**Requirements**: Can you reproduce, word for word, the legal opinion paragraph on reliance and assumed genuineness of documents?

**Supplied passage**:
────

In giving the opinions below, we have relied, to the extent we deemed proper, without independent investigation, upon certificates, statements and other representations of officers and other representatives of the Company and of governmental and public officials with respect to the accuracy and completeness of the material factual matters contained therein or covered thereby, and we have assumed that the signatures on all documents examined by us are genuine, that all documents submitted to us as originals are authentic and complete, that all documents submitted to us as certified or photostatic copies are true and correct copies of the originals thereof and such original copies are authentic and complete.

────

**Supplied material**:

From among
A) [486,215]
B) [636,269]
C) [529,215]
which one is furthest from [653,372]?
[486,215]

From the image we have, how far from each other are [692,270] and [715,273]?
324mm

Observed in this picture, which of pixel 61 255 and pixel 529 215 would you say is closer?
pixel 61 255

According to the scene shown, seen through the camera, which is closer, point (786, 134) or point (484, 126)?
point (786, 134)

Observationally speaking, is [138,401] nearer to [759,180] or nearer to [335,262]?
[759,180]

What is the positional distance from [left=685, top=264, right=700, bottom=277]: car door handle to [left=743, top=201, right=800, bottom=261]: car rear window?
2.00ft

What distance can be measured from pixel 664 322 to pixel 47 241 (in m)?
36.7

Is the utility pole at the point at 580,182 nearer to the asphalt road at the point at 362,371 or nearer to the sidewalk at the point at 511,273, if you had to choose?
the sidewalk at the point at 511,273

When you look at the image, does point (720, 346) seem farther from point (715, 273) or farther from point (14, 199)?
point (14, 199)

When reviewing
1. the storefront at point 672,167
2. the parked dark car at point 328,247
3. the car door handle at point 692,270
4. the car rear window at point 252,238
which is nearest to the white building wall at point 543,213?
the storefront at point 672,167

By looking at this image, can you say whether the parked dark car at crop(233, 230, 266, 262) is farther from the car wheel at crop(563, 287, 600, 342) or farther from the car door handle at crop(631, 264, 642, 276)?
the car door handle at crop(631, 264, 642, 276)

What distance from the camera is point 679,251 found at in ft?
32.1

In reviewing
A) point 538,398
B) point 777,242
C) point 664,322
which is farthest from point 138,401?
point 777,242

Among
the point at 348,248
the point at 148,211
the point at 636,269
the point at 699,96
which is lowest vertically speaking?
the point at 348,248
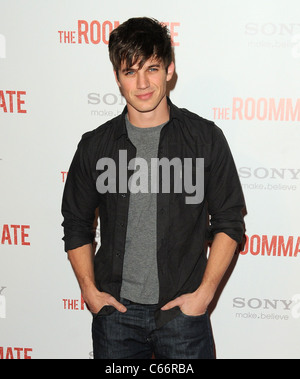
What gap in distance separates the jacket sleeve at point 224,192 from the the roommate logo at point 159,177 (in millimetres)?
65

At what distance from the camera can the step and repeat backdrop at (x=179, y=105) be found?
110 inches

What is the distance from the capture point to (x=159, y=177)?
228 centimetres

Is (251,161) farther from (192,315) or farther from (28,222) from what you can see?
(28,222)

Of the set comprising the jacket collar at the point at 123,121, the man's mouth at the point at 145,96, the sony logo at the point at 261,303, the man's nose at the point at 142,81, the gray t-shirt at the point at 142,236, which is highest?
the man's nose at the point at 142,81

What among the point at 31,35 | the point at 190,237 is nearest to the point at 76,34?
the point at 31,35

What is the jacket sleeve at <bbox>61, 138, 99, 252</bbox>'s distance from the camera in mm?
2414

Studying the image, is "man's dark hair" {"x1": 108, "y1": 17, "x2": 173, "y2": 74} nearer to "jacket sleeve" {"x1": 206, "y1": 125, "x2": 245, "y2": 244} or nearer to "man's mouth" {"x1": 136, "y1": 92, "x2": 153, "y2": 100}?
"man's mouth" {"x1": 136, "y1": 92, "x2": 153, "y2": 100}

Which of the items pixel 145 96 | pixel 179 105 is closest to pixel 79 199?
pixel 145 96

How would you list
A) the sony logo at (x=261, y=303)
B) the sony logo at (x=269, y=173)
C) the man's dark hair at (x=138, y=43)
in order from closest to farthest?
the man's dark hair at (x=138, y=43) → the sony logo at (x=269, y=173) → the sony logo at (x=261, y=303)

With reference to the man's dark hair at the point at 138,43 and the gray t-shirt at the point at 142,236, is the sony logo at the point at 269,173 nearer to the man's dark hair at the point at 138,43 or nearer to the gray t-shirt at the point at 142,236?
the gray t-shirt at the point at 142,236

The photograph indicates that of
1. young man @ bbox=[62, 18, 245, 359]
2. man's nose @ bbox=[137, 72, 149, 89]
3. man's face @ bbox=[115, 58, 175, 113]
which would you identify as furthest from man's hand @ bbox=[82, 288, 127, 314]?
man's nose @ bbox=[137, 72, 149, 89]

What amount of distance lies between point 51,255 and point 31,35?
1.46 metres

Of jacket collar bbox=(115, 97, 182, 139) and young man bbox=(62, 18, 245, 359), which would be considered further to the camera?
jacket collar bbox=(115, 97, 182, 139)

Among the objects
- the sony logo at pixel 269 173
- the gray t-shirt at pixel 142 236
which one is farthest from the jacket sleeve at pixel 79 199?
the sony logo at pixel 269 173
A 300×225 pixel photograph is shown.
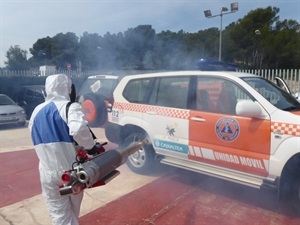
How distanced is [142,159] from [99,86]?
2.57 meters

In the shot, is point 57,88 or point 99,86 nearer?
point 57,88

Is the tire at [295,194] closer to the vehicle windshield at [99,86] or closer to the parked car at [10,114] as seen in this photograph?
the vehicle windshield at [99,86]

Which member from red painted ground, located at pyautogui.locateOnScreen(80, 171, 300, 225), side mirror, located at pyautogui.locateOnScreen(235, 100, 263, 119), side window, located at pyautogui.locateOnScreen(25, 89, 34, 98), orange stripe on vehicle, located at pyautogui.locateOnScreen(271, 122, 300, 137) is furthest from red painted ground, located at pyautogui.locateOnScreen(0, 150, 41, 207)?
side window, located at pyautogui.locateOnScreen(25, 89, 34, 98)

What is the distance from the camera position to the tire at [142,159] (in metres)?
4.75

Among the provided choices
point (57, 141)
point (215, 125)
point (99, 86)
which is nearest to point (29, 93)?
point (99, 86)

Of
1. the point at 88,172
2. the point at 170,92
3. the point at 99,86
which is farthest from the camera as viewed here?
the point at 99,86

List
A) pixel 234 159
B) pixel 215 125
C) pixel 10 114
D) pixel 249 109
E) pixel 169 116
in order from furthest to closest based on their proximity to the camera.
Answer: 1. pixel 10 114
2. pixel 169 116
3. pixel 215 125
4. pixel 234 159
5. pixel 249 109

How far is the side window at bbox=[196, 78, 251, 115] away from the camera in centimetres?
378

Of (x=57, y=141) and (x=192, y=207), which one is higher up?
(x=57, y=141)

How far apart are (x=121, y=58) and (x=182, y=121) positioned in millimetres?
7964

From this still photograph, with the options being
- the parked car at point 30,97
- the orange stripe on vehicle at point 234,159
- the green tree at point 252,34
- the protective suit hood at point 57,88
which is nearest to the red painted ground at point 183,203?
the orange stripe on vehicle at point 234,159

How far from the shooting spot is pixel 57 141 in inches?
91.8

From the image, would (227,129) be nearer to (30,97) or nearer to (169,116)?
(169,116)

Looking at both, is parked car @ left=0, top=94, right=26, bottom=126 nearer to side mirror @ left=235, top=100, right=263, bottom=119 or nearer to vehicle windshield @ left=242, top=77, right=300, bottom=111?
vehicle windshield @ left=242, top=77, right=300, bottom=111
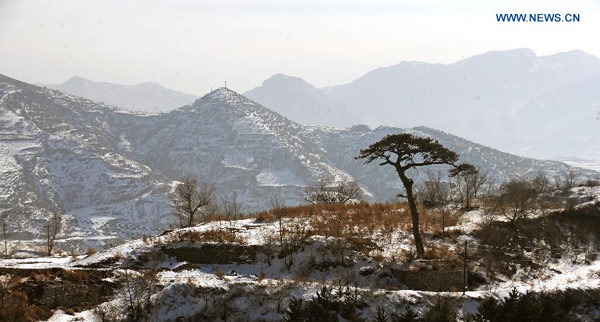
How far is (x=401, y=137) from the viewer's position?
29172 mm

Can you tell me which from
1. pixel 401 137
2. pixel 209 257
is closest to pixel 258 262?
pixel 209 257

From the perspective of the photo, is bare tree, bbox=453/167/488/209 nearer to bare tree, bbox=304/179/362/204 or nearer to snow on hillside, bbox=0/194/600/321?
snow on hillside, bbox=0/194/600/321

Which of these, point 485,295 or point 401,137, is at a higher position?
point 401,137

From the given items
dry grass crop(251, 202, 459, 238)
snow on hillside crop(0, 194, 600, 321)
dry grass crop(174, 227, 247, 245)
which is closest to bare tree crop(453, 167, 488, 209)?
dry grass crop(251, 202, 459, 238)

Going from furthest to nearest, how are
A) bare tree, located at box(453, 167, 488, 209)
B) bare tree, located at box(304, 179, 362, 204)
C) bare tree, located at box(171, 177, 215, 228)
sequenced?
bare tree, located at box(304, 179, 362, 204) < bare tree, located at box(171, 177, 215, 228) < bare tree, located at box(453, 167, 488, 209)

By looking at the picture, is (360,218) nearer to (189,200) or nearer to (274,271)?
(274,271)

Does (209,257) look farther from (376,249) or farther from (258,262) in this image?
(376,249)

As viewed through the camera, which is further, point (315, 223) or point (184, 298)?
point (315, 223)

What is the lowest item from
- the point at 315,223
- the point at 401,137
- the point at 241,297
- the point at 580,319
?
the point at 580,319

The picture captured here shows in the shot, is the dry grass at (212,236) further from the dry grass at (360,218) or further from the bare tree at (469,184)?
the bare tree at (469,184)

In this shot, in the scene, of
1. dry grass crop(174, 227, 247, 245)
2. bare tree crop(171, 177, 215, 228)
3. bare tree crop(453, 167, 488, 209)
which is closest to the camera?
bare tree crop(453, 167, 488, 209)

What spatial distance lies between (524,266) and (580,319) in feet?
18.9

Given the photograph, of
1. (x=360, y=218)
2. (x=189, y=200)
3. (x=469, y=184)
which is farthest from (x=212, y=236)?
(x=469, y=184)

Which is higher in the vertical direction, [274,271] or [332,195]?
[274,271]
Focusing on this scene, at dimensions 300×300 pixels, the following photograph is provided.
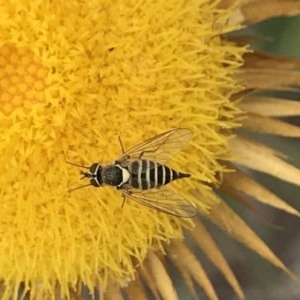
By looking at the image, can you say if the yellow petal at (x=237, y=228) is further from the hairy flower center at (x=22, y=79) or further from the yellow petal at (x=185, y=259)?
the hairy flower center at (x=22, y=79)

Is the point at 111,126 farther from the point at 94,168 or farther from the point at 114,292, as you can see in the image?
the point at 114,292

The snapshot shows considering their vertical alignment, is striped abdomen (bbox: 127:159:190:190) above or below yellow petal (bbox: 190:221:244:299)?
above

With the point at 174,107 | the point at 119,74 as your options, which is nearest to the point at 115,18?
the point at 119,74

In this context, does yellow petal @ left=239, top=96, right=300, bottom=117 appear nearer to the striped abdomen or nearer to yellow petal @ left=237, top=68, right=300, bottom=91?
yellow petal @ left=237, top=68, right=300, bottom=91

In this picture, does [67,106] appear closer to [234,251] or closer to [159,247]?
[159,247]

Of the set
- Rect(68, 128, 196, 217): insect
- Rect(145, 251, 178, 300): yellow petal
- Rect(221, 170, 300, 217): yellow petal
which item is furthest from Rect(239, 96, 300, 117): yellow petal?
Rect(145, 251, 178, 300): yellow petal

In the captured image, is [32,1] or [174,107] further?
[174,107]

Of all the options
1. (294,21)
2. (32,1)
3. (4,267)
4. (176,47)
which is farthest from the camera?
(294,21)

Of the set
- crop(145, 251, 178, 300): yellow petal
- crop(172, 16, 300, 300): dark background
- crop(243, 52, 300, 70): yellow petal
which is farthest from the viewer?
crop(172, 16, 300, 300): dark background
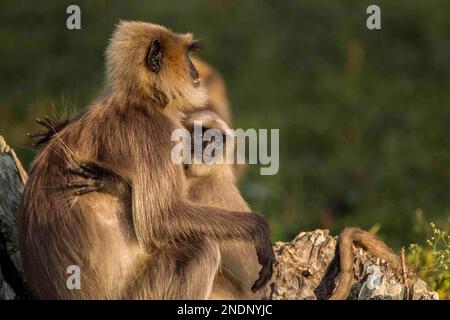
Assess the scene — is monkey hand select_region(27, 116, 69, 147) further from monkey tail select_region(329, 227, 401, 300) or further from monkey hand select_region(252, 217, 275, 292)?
monkey tail select_region(329, 227, 401, 300)

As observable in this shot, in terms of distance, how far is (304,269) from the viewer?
14.9 feet

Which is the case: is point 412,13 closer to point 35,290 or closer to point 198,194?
point 198,194

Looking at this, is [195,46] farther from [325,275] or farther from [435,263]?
[435,263]

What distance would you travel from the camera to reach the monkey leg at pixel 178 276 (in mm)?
3920

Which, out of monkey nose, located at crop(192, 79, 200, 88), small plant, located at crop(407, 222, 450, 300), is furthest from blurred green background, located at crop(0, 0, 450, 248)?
monkey nose, located at crop(192, 79, 200, 88)

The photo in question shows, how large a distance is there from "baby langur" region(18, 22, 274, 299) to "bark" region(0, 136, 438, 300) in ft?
1.10

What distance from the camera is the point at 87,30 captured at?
10852 millimetres

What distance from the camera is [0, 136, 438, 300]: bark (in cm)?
424

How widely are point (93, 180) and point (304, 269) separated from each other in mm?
1125

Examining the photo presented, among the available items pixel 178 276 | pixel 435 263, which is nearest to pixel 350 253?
pixel 435 263

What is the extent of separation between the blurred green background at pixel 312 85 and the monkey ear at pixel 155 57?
3.86 m

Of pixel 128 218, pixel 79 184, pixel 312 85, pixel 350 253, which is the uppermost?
pixel 312 85
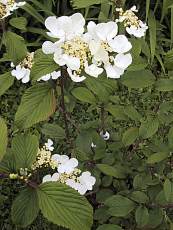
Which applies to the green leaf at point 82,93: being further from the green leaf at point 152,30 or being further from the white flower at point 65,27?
the green leaf at point 152,30

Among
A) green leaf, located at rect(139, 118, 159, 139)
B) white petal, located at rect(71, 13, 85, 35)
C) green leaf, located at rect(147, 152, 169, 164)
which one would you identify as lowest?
green leaf, located at rect(147, 152, 169, 164)

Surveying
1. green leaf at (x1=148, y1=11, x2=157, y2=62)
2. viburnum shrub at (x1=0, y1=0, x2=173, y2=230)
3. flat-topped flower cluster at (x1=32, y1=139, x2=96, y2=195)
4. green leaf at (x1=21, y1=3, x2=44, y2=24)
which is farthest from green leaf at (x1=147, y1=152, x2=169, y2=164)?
green leaf at (x1=21, y1=3, x2=44, y2=24)

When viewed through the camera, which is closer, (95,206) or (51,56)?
(51,56)

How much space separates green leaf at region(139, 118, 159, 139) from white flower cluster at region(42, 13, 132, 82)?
1.25ft

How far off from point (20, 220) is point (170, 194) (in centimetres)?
43

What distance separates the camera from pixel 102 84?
1.17 metres

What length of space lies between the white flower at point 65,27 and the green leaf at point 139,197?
0.58 m

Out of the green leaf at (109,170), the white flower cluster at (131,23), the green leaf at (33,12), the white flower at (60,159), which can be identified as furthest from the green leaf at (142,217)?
the green leaf at (33,12)

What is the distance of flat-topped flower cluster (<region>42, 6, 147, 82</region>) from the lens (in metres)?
1.02

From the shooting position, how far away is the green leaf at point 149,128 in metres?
1.42

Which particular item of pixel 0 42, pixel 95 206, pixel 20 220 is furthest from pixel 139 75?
pixel 0 42

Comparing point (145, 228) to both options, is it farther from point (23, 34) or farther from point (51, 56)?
point (23, 34)

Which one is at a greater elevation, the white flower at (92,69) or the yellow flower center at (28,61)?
the white flower at (92,69)

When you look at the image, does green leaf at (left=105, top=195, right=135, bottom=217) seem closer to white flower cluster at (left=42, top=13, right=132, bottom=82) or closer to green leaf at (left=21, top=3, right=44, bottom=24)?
white flower cluster at (left=42, top=13, right=132, bottom=82)
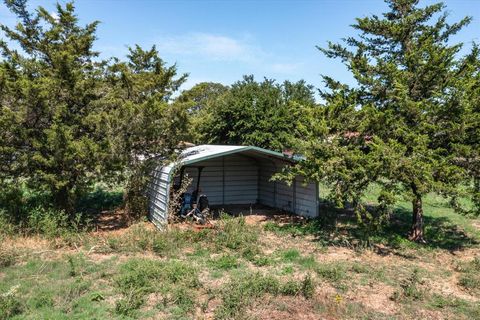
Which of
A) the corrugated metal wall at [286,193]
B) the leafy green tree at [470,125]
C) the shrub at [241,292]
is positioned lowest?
the shrub at [241,292]

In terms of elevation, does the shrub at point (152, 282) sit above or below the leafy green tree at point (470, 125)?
below

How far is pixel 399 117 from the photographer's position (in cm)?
1027

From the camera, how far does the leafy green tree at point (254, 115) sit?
20125 millimetres

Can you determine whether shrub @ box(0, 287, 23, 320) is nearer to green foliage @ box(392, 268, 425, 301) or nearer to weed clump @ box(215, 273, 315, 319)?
A: weed clump @ box(215, 273, 315, 319)

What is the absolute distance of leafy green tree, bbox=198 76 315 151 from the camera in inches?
792

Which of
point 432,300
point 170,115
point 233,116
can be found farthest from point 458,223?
point 233,116

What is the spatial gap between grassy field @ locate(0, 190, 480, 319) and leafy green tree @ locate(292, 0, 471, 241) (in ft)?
4.98

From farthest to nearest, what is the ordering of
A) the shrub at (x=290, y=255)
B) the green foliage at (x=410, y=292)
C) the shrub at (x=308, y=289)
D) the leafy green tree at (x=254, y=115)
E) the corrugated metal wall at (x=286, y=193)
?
the leafy green tree at (x=254, y=115), the corrugated metal wall at (x=286, y=193), the shrub at (x=290, y=255), the green foliage at (x=410, y=292), the shrub at (x=308, y=289)

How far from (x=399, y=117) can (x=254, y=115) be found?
10.9 metres

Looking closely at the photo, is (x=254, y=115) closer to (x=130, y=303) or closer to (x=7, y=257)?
(x=7, y=257)

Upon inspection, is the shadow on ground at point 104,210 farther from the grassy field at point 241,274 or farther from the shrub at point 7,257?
the shrub at point 7,257

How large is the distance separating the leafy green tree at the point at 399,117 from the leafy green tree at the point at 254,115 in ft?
25.0

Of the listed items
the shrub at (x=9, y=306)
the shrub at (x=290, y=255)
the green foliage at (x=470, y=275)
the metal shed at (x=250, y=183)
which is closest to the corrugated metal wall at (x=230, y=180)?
the metal shed at (x=250, y=183)

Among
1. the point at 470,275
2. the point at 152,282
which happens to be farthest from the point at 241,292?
the point at 470,275
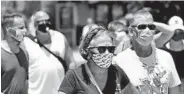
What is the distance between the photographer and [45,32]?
767 cm

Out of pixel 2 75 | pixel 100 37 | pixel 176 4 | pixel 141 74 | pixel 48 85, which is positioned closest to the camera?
pixel 100 37

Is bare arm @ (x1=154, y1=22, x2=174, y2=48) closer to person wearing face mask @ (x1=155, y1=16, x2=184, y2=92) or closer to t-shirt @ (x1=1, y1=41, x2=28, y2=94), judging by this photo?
person wearing face mask @ (x1=155, y1=16, x2=184, y2=92)

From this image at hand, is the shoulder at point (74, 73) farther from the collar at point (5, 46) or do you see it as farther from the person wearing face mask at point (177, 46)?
the person wearing face mask at point (177, 46)

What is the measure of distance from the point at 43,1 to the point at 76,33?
1.51 m

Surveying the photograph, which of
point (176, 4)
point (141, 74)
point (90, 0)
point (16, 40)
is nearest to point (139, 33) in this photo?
point (141, 74)

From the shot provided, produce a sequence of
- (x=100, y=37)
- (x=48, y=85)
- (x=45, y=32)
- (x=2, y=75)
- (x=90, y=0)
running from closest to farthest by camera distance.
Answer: (x=100, y=37) → (x=2, y=75) → (x=48, y=85) → (x=45, y=32) → (x=90, y=0)

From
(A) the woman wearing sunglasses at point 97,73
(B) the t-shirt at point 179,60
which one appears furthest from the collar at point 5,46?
(B) the t-shirt at point 179,60

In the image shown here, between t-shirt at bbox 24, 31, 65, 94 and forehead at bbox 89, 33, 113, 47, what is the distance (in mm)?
2462

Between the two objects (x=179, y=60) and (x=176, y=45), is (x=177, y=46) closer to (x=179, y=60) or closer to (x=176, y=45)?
(x=176, y=45)

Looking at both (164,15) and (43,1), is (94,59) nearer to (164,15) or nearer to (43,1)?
(164,15)

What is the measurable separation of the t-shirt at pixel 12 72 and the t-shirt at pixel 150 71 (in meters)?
1.21

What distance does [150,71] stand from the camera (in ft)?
16.5

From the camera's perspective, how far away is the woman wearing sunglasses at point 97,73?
4.41m

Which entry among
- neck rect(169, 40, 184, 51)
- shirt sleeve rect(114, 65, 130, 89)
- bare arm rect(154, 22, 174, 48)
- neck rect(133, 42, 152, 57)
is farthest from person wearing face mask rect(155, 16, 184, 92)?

────

**Reply**:
In giving the opinions below, we have relied, to the extent we deemed proper, without independent investigation, upon certificates, statements and other representations of officers and other representatives of the Company and of governmental and public officials with respect to the accuracy and completeness of the material factual matters contained therein or covered thereby, and we have assumed that the signatures on all documents examined by us are genuine, that all documents submitted to us as originals are authentic and complete, that all documents submitted to us as certified or photostatic copies are true and correct copies of the originals thereof and such original copies are authentic and complete.